[time-nuts] R&S XSRM Rubidium Standard
KA2WEU at aol.com
KA2WEU at aol.com
Sun Sep 17 08:57:26 EDT 2017
Modern test and radio equipment have self calibration capabilities, older
analog do not. Calibration is not always need for just simple test, but
for specification conformation it is useful. A bit of luck also helps.
In a message dated 9/17/2017 8:08:00 A.M. Eastern Daylight Time,
drkirkby at kirkbymicrowave.co.uk writes:
On 15 Sep 2017 10:45, "Scott McGrath" <scmcgrath at gmail.com> wrote:
> Precisely my point, But when purchasing i expect to pay for a
calibration at a minimum.
I have on occasions requested sellers to send an item to the manufacturer
(Agilent or Keysight) for calibration *before* shipping it to me, offering
to pay the calibration cost, but stating that I expect a full refund if the
item fails the calibration.
If a test equipment dealer is confident that something is working well,
they should not object to sending it to the manufacturer for calibration,
as long as the buyer is willing to pay.
Of course if a seller knows little about something, they are not going to
do this, but the item should be appropriately priced.

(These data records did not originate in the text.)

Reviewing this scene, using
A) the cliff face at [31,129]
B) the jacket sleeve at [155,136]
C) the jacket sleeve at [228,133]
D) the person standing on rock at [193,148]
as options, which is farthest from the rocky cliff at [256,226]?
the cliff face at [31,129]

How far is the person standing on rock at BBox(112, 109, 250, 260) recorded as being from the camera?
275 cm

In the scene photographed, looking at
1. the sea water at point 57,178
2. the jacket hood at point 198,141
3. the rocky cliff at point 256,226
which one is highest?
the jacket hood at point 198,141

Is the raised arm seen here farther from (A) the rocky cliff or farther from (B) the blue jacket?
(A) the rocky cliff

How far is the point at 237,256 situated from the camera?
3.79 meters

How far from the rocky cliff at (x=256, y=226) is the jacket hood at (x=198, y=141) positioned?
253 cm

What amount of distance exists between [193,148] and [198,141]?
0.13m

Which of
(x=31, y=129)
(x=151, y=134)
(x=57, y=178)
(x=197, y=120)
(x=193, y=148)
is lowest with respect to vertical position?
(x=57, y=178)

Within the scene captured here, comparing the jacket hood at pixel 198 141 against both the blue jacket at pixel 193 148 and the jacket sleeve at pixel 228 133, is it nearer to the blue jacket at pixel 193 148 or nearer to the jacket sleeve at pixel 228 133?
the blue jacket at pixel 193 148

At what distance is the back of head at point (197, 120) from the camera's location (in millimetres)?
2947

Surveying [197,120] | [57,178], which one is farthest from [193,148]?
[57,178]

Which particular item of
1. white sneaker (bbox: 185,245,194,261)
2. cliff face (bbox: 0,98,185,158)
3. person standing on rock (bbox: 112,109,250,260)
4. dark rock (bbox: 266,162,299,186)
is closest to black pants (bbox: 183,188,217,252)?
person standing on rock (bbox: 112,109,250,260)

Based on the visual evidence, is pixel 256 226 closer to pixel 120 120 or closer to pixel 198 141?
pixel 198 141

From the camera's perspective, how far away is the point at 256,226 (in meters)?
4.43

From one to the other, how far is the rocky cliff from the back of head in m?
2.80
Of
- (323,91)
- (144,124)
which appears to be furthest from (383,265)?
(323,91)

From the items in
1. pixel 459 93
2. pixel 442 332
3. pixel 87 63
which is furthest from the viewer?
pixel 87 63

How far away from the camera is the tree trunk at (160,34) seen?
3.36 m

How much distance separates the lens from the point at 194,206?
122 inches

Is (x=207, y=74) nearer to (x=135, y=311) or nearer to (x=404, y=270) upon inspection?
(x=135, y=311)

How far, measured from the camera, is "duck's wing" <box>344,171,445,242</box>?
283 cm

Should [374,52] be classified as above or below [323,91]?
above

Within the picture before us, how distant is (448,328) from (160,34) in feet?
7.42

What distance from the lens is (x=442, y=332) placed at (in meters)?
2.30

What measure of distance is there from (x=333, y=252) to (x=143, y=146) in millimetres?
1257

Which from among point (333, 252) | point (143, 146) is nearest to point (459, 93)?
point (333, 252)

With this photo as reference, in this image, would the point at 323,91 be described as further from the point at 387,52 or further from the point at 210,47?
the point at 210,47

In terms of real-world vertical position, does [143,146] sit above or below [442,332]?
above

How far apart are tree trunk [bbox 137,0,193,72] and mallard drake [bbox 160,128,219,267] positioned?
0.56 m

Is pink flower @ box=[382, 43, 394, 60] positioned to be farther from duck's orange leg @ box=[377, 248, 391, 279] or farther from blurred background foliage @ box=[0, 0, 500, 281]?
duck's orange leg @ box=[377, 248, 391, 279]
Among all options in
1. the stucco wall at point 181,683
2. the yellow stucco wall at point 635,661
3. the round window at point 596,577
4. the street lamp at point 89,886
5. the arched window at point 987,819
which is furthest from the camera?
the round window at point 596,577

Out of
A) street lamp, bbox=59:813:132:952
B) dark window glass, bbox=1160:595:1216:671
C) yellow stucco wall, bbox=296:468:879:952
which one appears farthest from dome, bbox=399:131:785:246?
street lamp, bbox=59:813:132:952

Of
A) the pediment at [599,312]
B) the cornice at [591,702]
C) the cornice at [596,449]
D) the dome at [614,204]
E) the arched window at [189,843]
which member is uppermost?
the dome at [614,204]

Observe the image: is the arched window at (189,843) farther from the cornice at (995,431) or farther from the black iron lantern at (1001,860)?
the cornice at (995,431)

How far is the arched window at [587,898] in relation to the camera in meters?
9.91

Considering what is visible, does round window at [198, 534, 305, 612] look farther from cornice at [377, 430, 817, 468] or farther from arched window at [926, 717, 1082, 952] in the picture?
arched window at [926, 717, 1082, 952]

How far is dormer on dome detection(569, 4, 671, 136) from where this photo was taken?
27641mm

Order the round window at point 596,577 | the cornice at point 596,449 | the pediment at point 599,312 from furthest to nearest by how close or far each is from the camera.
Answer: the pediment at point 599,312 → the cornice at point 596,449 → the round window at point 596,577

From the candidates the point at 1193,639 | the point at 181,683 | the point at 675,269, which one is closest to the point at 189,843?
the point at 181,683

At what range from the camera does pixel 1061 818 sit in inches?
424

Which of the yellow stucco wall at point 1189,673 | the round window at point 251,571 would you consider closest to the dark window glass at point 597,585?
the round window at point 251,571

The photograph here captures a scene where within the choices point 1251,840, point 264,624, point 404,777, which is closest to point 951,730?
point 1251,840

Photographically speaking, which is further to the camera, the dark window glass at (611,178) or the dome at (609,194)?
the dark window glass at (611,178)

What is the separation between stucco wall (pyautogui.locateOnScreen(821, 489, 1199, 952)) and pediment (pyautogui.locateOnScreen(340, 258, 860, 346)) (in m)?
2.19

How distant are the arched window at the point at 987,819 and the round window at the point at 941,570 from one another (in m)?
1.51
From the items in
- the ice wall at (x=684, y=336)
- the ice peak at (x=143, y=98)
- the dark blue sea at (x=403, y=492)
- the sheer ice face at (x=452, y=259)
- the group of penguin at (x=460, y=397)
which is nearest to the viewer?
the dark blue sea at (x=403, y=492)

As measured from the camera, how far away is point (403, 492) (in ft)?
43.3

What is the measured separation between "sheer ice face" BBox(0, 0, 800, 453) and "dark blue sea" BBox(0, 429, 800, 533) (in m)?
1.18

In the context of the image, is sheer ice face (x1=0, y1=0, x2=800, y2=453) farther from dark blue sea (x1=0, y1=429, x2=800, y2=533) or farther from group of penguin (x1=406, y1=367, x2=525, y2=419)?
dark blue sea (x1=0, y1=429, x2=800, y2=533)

One UK seller (grace1403) declined to send an Agilent N9912A FieldFox to
Agilent, because "Agilent were too fussy"., failing items for trivual
issues. But he did agree to send it to one of the cal labs he uses. I
thought it was a waste of time going to one of the less fussy outfits,
bought it anyway. It was then clear on receipt that it was faulty. (The
spectrum analyser functionality was ok, but it didn't work as a network
analyzer). He took it back, but then advertised it on eBay 6 months
later. When asked, he said nothing had been done to it.
eBay rules about who pays the return shipping charge for an item that is
"not as described' keep changing, and may be different on different sites.
But on a heavy item shipped internationally, the postage cost can be
comparable or exceed the calibration cost.